TOKYO-2016

EAT design

  • Photographer
    Daisuke Akita

Eating is essential to life. Without nourishment an organism is no longer able to maintain its metabolism and perishes. With humans, there is another dimension to eating along with the purely physiological one: Food intake is an important part of our individual and social self-image because the way we eat is not biologically programmed but culturally acquired. When we eat, we consciously surround ourselves with certain instruments, materials, and colors that stimulate our appetite and set the mood for enjoyment. Dishes, decorative objects, lighting conditions, and ambient sound strongly influence whether or not our food tastes good. But not only do furniture and table implements visually contribute to our sense of well-being, they also control our behavior.

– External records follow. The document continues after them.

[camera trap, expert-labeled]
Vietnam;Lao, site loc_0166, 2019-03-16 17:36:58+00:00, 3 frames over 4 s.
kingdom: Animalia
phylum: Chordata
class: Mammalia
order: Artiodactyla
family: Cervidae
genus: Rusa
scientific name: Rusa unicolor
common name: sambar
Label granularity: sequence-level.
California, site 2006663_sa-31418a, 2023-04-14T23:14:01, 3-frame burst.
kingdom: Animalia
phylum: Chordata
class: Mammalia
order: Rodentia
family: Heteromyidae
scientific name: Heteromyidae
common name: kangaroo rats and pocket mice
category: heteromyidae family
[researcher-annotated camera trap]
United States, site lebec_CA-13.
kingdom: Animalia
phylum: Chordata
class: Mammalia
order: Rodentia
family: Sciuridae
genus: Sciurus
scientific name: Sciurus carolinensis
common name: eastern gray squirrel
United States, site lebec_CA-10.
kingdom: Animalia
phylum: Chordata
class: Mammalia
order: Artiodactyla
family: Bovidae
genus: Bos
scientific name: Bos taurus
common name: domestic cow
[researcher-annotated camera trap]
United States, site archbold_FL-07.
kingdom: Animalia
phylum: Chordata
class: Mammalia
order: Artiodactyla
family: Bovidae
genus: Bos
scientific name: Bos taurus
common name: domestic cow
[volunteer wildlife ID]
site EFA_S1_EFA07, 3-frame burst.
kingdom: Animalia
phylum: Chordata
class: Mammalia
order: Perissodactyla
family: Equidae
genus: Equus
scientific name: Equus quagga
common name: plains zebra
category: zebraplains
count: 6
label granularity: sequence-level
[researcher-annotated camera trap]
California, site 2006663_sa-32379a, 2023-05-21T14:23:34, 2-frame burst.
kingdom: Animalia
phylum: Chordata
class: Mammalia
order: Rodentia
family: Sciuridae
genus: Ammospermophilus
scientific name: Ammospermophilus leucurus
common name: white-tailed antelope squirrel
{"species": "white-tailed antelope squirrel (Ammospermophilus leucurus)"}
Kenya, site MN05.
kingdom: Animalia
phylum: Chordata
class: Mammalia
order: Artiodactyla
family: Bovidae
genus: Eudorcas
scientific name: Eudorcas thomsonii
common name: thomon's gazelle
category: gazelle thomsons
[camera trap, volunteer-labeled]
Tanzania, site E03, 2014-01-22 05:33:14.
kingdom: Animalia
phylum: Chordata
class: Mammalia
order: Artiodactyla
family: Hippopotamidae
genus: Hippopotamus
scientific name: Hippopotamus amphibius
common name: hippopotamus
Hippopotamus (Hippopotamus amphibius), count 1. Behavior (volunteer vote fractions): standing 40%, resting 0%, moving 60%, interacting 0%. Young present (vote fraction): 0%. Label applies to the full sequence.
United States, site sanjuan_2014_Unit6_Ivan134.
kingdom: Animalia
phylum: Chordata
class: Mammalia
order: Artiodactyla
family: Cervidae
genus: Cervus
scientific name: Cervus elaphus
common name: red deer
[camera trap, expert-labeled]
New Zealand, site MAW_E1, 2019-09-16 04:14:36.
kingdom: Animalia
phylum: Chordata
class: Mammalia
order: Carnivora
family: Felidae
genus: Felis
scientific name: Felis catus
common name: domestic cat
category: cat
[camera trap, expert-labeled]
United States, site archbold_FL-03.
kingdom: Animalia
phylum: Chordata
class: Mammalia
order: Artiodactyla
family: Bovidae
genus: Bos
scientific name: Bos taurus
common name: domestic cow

Tables and chairs determine our posture during the meal. Cutlery, plates, and glasses dictate how we maneuver food and drink to our mouths. While chairs and tabletops establish our position within the group, the place setting defines the elbow room allotted to us. In every society there is a strict system of conventions and rules that curb man’s natural eating instinct and specify how consumption is to proceed. To open a letter with a butter knife at the breakfast table goes against the unwritten rules of etiquette, which we often adhere to more strictly than to many other “real” laws. We assign objects specific functions and—whether out of habit or conformity—use or don’t use them exactly as convention dictates. A burgundy glass is seldom employed as a vase and certainly not as a toothbrush holder, and to comb one’s hair with a fork is simply barbaric. No one would think of sitting under the table, standing on a chair, or eating with a pair of tongs instead of a fork. Table utensils and their predetermined manner of use set eating apart from other everyday activities and underscore the higher significance of these implements: They ritualize eating. Why, over the past centuries, have certain eating tools prevailed while others have come and gone? How did the dining room evolve, and which cultural influences have led us to appoint it with tables, chairs, and china cabinets instead of other furnishings?